Pepita no esperó. Se dirigió hacia la sala sin ventanas donde aguardaba don Fernando dispuesto para salir; pero antes de que pudiera abrir la puerta, las manos de Paulino la detuvieron sujetándole los hombros.
—Se lo juré, y voy a cumplir.
—Tú sabrás lo que juras y lo que dejas de jurar, pero conmigo no cuentes.
—Felipe entrará con una chiqueta de Peñaranda de Bracamonte que tiene a su madre en Ventas, se hará pasar por su marido el día de Navidad, ese día hay mucho follón, ni pedirán papeles, no se darán cuenta.
—Siempre sabéis cómo liar a la gente, pero estate tranquilo que, lo que es a mí, no me vais a liar nunca más. Nunca. ¿Te enteras?
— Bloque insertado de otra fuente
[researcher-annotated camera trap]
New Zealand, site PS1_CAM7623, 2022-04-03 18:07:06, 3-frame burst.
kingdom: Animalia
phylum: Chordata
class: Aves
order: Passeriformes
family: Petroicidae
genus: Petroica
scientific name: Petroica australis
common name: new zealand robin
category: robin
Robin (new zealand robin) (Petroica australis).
—Tú no tienes que hacer nada.
—Pues no me lo expliques, que no lo quiero saber. Ustedes liáis y liáis, pero llegará el día en que os líen a ustedes, y vaya a saber si el lío no os viene de Peñaranda de Bracamonte.
—Es de confianza, militante de Solidaridad Obrera.
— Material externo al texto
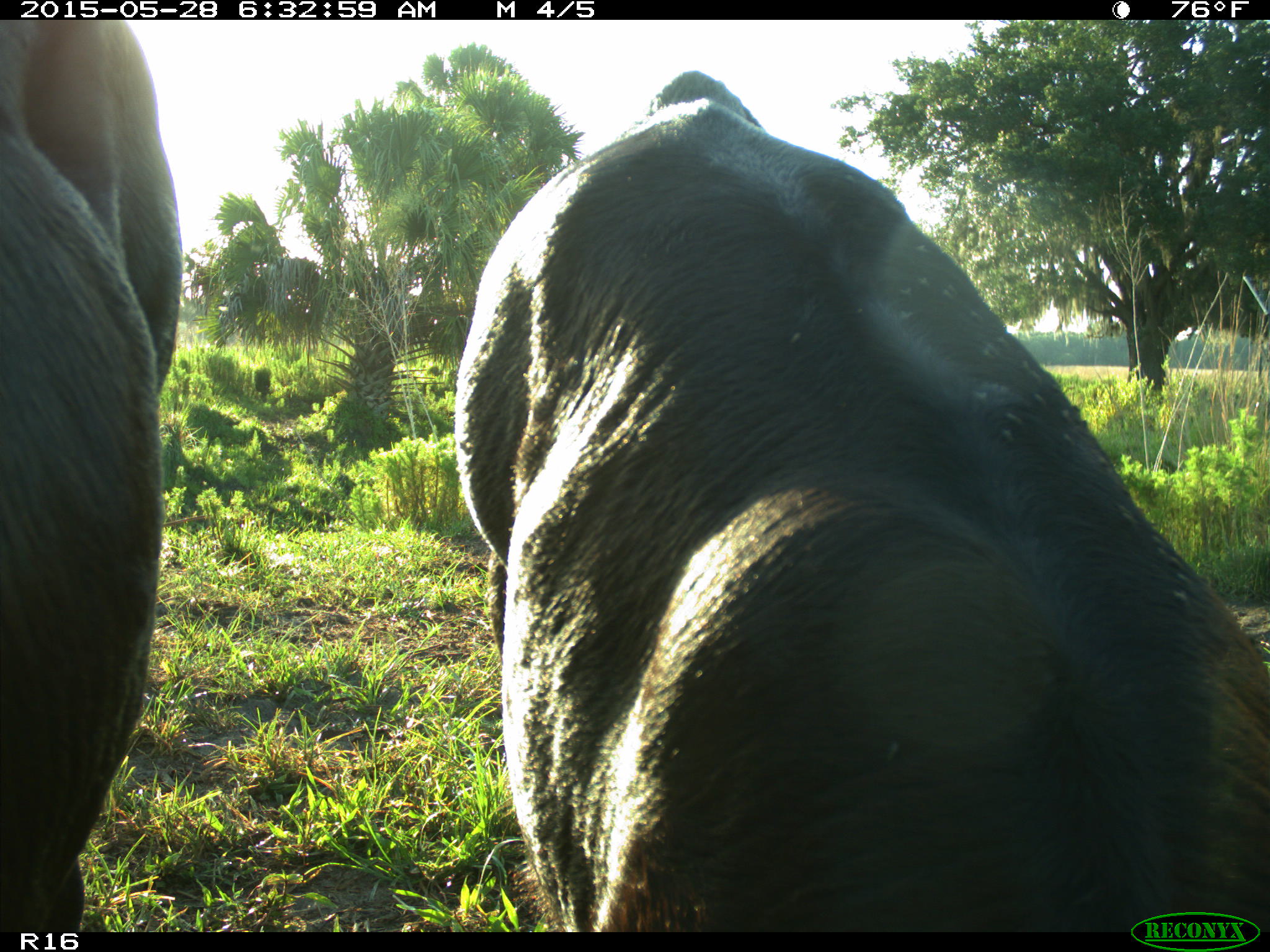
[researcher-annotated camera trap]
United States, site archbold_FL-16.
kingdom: Animalia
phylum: Chordata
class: Mammalia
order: Artiodactyla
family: Bovidae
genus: Bos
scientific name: Bos taurus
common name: domestic cow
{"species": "Bos taurus (domestic cow)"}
—¡Que no lo quiero saber! ¿Me estás entendiendo?
—No te enfades. Si yo creyera que corres peligro con saberlo, no te lo contaría.
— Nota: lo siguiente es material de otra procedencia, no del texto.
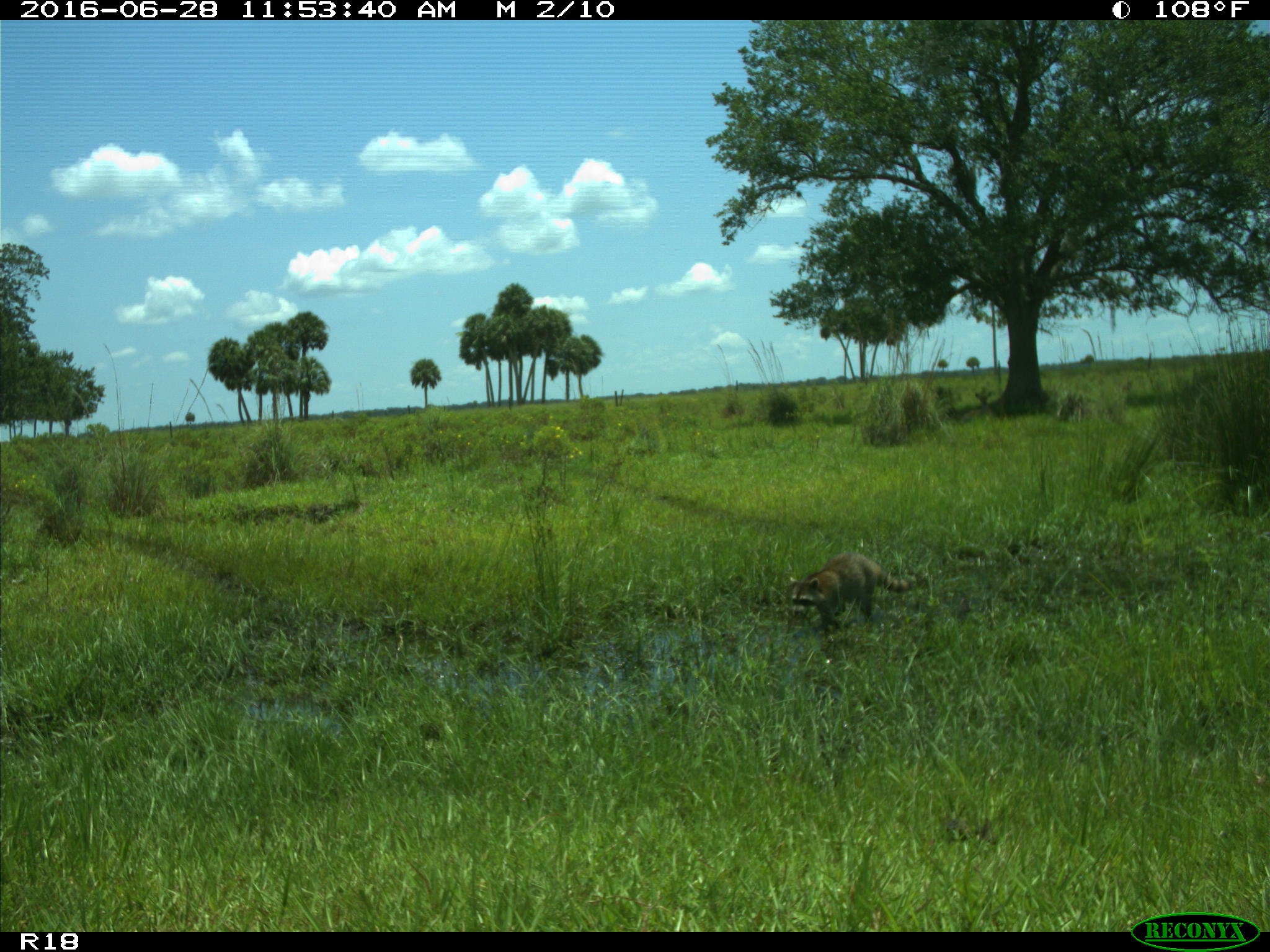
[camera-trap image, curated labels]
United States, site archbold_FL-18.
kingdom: Animalia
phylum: Chordata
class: Mammalia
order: Carnivora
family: Procyonidae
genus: Procyon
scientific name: Procyon lotor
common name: common raccoon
—Yo no sé si corro peligro o no corro peligro. Yo sólo sé que mi padre está muerto, que mi hermana está presa y que a vosotros dos os van a matar. Y no quiero saber ni media palabrita más. Os matarán a todos, a todos.
Gritó. Pepita gritó, y la dueña de la casa salió al pasillo con el abrigo de Pepita en la mano, seguida de don Fernando.
—¿Qué es este jaleo, por Dios? Me vais a buscar la ruina.
—Perdone, no era mi intención, yo ya me iba. Y usted, ¿se viene o se queda, señorito?
—Yo también me voy, te estaba esperando.
—Pues, ¡hale! Ya está, que tengan ustedes buenas noches, ni media palabrita más, punto final y se acabó. Y vale más que nos vayamos, señorito, ya nos podemos ir.
Pepita se puso el abrigo y abrió la puerta; don Fernando la dejó pasar, y salieron los dos al descansillo.
—Buenas noches.
Buenas noches dijo la dueña de la casa.
—Buenas noches.
Buenas noches dijo Paulino sujetando la puerta. Pero no la cerró. Cuando Pepita y don Fernando bajaban ya las escaleras, llamó a la joven en voz baja:
—Pepita.
—¿Qué?
—Espera.
—¿Qué quieres ahora?
Paulino bajó los peldaños que los separaban, se acercó a su oído y le preguntó:
—¿Tienes novio?
La luz de la torre está encendida. Don Fernando escucha el taconeo de su esposa desde el piso inferior. Por el ritmo de sus pasos, sabe que ha estado esperando inquieta su llegada. Sabe que camina de un lado a otro, y que lo hará durante un rato más, pisando fuerte, hasta que considere que él se da por enterado de que es tarde. Es tarde. Y ella está despierta. Es tarde, para llegar a casa. El sonido de sus tacones se aplacará poco a poco. Después, cesará. Y don Fernando la oirá llorar, como otras veces. Él se acercará a la escalera, le dará cuerda al reloj de pared del pasillo, y hará el ruido necesario, el justo, para que doña Amparo sepa que la está oyendo llorar. A él le gustaría subir, decirle que aún la ama. Y a ella, bajar. Pero ninguno de los dos romperá el pacto. Dormirán separados, sabiendo que la distancia entre ellos es cada día mayor, y esperarán al domingo para cogerse del brazo. Ambos llevan casi dos años esperando al domingo.